By overlaying transcriptomic and neuropathological profiles, we identified noise and age-related shifts in underappreciated pathways, such as the Toll-like receptor (TLR) signaling pathway, TNF signaling pathway, MAP kinase pathway, and Ras/ERK signaling pathway, which are involved in the pathogenesis of AD. TLRs, a family of receptor proteins, play a wide role in innate and adaptive immune responses upon the stimulations by exogenous and endogenous TLR ligands. There is an increased endocytosis of TLR4 in the AD model mice brain, which might be a key event for the neurodegeneration signaling in the brain [24]. TNF-α has been assessed in the pathophysiology of AD both in human [25] and animal studies [26], and in our previous study, chronic noise exposure increased levels of TNF-α in the rat hippocampus [20]. The mammalian MAPK family consists of p38-MAPK, ERK, and c-Jun NH2-terminal kinase (JNK), which is involved in inflammatory reactions and apoptosis processes under conditions of oxidative stress [27]. It was also reported in our previous study that noise exposure could induce neural apoptosis [28], which is influenced by multiple factors and was shown to be closely related to the MAPK pathway [29]. AD is a multifactorial disease, and many theories have been formulated concerning its causes, including neuron loss, Aβ deposition, tau neuropathology, immune system dysfunction, synapse injury, oxidative stress, and mitochondrial dysfunction [30]. In AD, the differential expression of genes can affect different signaling pathways [31]. As expected, our analysis showed that chronic noise exerted a multi-level effect on the acceleration of AD progress, which indicated that chronic noise exposure accelerated AD progress to a certain extent.
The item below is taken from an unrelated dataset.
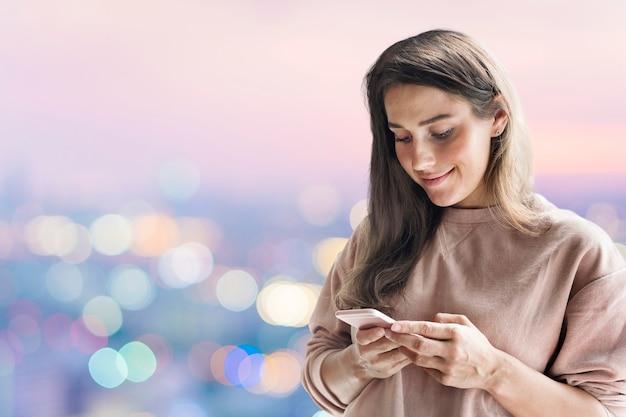 Frau mit smartphone-hintergrund in der neuen normalität mit bokeh-lichtern remixed media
Our finding that AD-related genes [32,33,34,35,36], including Egr2, Fos, Arc, Hmgcr, Nuak1, Egr1, Hap1, Per2. Egr2, Fos, Arc, and Hmgcr, show significant differential expression in noise-exposed mice lends support to the idea that environmental hazards including noise exposure may promote the occurrence and development of AD. Egr is a transcription factor and belongs to the family of immediate early genes induced by serum, which is closely related to the differentiation of some tissues and cells and is expressed in the early stage of central nervous system development, which promotes the formation of afterbrain. Upregulation of phagocytic markers Egr2 was observed in Aβ plaque-associated microglia, which reflects an attempt to enhance phagocytosis in plaque-associated microglia [37]. Egr-1 mRNA level is fourfold higher in AD brain than in non-AD brain, and the Egr-1 level is high in brain areas with high NFT density [38]. The overexpression of Egr-1 in rat brain could promote tau phosphorylation at Ser396/404 and Ser262 [39]. In the present study, we found an increase in the phosphorylation levels of tau protein at the Ser202 and Ser404 sites in the noise and aging groups. These alterations were also concomitant with the overexpression of Egr-1 after the end of the stimulus. Furthermore, lasting increase in Fos was found to occur in close correspondence with increase in tau hyperphosphorylation.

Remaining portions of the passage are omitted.